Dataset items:
* start *
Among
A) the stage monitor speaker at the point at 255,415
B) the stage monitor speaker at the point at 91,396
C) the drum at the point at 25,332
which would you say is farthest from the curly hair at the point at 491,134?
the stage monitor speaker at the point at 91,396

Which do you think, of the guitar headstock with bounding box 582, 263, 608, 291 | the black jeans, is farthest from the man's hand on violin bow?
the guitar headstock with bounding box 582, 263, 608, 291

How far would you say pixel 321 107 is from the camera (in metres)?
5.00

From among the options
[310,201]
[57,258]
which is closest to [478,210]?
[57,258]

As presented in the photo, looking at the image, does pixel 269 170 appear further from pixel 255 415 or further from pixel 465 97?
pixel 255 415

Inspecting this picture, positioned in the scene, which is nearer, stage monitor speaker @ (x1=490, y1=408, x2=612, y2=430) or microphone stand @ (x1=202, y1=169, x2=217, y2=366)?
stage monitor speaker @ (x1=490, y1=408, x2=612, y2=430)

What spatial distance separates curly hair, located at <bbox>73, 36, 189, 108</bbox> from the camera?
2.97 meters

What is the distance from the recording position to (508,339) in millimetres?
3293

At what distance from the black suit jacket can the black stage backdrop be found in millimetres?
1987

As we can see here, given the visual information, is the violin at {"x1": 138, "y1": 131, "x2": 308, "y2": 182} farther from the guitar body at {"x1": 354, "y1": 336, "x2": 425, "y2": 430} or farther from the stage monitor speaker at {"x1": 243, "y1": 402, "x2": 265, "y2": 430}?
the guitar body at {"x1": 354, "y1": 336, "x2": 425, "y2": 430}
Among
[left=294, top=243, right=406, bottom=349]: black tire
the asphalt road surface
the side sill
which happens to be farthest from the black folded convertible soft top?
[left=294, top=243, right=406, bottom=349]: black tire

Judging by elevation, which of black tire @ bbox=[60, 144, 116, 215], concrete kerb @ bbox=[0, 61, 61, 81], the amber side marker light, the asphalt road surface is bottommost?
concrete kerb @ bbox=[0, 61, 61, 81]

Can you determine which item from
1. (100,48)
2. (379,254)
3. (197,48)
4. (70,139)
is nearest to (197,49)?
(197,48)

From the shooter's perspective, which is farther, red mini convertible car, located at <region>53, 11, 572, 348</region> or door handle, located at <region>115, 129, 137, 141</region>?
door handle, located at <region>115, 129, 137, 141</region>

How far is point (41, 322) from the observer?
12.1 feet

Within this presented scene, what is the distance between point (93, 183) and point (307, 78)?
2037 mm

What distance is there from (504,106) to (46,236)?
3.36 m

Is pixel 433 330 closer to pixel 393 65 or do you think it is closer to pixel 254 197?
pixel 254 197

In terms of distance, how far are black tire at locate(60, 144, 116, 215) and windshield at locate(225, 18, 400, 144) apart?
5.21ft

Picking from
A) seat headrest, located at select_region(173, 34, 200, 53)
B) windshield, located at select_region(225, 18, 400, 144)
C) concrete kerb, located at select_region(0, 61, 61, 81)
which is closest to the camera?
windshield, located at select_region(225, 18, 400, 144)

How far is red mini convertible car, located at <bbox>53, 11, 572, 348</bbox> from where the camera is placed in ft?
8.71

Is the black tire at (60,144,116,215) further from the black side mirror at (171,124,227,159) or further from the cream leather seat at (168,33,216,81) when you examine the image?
* end *
**Exercise brief:**
Keep only the lines from the one containing "Within this presented" to the end of the entries, and repeat them exactly.

**Final result:**
Within this presented scene, what is the distance between point (93, 183) and point (307, 78)?
2037 mm

What distance is there from (504,106) to (46,236)?
3.36 m

Is pixel 433 330 closer to pixel 393 65 or do you think it is closer to pixel 254 197?
pixel 254 197

In terms of distance, how far are black tire at locate(60, 144, 116, 215) and windshield at locate(225, 18, 400, 144) apart?
5.21ft

Picking from
A) seat headrest, located at select_region(173, 34, 200, 53)
B) windshield, located at select_region(225, 18, 400, 144)
C) concrete kerb, located at select_region(0, 61, 61, 81)
which is closest to the camera?
windshield, located at select_region(225, 18, 400, 144)

How far is red mini convertible car, located at <bbox>53, 11, 572, 348</bbox> from where the camera is placed in ft?
8.71

Is the black tire at (60,144,116,215) further from the black side mirror at (171,124,227,159) or further from the cream leather seat at (168,33,216,81) when you examine the image?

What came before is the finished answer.